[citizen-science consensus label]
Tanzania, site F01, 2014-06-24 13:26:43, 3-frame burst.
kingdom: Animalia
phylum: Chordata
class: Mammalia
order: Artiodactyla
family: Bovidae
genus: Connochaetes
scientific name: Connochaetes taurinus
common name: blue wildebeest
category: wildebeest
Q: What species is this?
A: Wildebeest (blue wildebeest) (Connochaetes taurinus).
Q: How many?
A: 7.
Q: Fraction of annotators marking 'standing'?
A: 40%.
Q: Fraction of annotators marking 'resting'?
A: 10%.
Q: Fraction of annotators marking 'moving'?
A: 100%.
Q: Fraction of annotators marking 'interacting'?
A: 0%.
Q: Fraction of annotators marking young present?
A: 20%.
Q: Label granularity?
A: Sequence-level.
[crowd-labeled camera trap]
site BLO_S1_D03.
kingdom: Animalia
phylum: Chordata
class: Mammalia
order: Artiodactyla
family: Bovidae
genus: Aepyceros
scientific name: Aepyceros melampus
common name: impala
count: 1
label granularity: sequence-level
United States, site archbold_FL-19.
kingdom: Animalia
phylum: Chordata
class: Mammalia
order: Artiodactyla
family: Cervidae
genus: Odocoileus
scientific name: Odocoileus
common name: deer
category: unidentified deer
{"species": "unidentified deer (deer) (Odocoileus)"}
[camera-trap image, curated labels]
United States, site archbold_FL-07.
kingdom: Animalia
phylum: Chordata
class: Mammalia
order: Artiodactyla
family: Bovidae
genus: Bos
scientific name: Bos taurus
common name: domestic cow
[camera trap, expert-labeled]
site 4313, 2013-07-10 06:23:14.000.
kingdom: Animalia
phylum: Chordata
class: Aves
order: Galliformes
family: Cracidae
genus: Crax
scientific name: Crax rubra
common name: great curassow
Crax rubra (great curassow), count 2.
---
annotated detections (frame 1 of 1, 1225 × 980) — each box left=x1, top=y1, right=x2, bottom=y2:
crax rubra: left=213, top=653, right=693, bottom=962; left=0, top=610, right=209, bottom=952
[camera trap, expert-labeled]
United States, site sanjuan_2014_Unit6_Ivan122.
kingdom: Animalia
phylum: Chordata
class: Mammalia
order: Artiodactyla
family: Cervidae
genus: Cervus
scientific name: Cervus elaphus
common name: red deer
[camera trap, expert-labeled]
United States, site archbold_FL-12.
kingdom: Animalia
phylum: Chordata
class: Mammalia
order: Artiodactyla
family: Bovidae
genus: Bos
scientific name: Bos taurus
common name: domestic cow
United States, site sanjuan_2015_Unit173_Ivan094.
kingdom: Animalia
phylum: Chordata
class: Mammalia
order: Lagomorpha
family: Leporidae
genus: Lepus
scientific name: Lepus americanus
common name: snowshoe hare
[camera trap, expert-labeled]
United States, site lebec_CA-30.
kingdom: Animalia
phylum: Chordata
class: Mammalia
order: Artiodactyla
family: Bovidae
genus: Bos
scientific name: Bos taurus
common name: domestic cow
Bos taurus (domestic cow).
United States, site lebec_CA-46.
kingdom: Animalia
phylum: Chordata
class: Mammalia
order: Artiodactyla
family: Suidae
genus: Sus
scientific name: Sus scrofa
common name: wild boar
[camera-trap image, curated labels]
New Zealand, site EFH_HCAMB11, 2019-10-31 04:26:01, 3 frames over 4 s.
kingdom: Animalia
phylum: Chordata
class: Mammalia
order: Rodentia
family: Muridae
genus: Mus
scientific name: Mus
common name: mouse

☆ ☆ ☆ ☆

## ABOUT THIS EXERCISE
A word-for-word copy of the data above is the goal, so set it all down again.

## TASK SOLUTION
[citizen-science consensus label]
Tanzania, site F01, 2014-06-24 13:26:43, 3-frame burst.
kingdom: Animalia
phylum: Chordata
class: Mammalia
order: Artiodactyla
family: Bovidae
genus: Connochaetes
scientific name: Connochaetes taurinus
common name: blue wildebeest
category: wildebeest
Q: What species is this?
A: Wildebeest (blue wildebeest) (Connochaetes taurinus).
Q: How many?
A: 7.
Q: Fraction of annotators marking 'standing'?
A: 40%.
Q: Fraction of annotators marking 'resting'?
A: 10%.
Q: Fraction of annotators marking 'moving'?
A: 100%.
Q: Fraction of annotators marking 'interacting'?
A: 0%.
Q: Fraction of annotators marking young present?
A: 20%.
Q: Label granularity?
A: Sequence-level.
[crowd-labeled camera trap]
site BLO_S1_D03.
kingdom: Animalia
phylum: Chordata
class: Mammalia
order: Artiodactyla
family: Bovidae
genus: Aepyceros
scientific name: Aepyceros melampus
common name: impala
count: 1
label granularity: sequence-level
United States, site archbold_FL-19.
kingdom: Animalia
phylum: Chordata
class: Mammalia
order: Artiodactyla
family: Cervidae
genus: Odocoileus
scientific name: Odocoileus
common name: deer
category: unidentified deer
{"species": "unidentified deer (deer) (Odocoileus)"}
[camera-trap image, curated labels]
United States, site archbold_FL-07.
kingdom: Animalia
phylum: Chordata
class: Mammalia
order: Artiodactyla
family: Bovidae
genus: Bos
scientific name: Bos taurus
common name: domestic cow
[camera trap, expert-labeled]
site 4313, 2013-07-10 06:23:14.000.
kingdom: Animalia
phylum: Chordata
class: Aves
order: Galliformes
family: Cracidae
genus: Crax
scientific name: Crax rubra
common name: great curassow
Crax rubra (great curassow), count 2.
---
annotated detections (frame 1 of 1, 1225 × 980) — each box left=x1, top=y1, right=x2, bottom=y2:
crax rubra: left=213, top=653, right=693, bottom=962; left=0, top=610, right=209, bottom=952
[camera trap, expert-labeled]
United States, site sanjuan_2014_Unit6_Ivan122.
kingdom: Animalia
phylum: Chordata
class: Mammalia
order: Artiodactyla
family: Cervidae
genus: Cervus
scientific name: Cervus elaphus
common name: red deer
[camera trap, expert-labeled]
United States, site archbold_FL-12.
kingdom: Animalia
phylum: Chordata
class: Mammalia
order: Artiodactyla
family: Bovidae
genus: Bos
scientific name: Bos taurus
common name: domestic cow
United States, site sanjuan_2015_Unit173_Ivan094.
kingdom: Animalia
phylum: Chordata
class: Mammalia
order: Lagomorpha
family: Leporidae
genus: Lepus
scientific name: Lepus americanus
common name: snowshoe hare
[camera trap, expert-labeled]
United States, site lebec_CA-30.
kingdom: Animalia
phylum: Chordata
class: Mammalia
order: Artiodactyla
family: Bovidae
genus: Bos
scientific name: Bos taurus
common name: domestic cow
Bos taurus (domestic cow).
United States, site lebec_CA-46.
kingdom: Animalia
phylum: Chordata
class: Mammalia
order: Artiodactyla
family: Suidae
genus: Sus
scientific name: Sus scrofa
common name: wild boar
[camera-trap image, curated labels]
New Zealand, site EFH_HCAMB11, 2019-10-31 04:26:01, 3 frames over 4 s.
kingdom: Animalia
phylum: Chordata
class: Mammalia
order: Rodentia
family: Muridae
genus: Mus
scientific name: Mus
common name: mouse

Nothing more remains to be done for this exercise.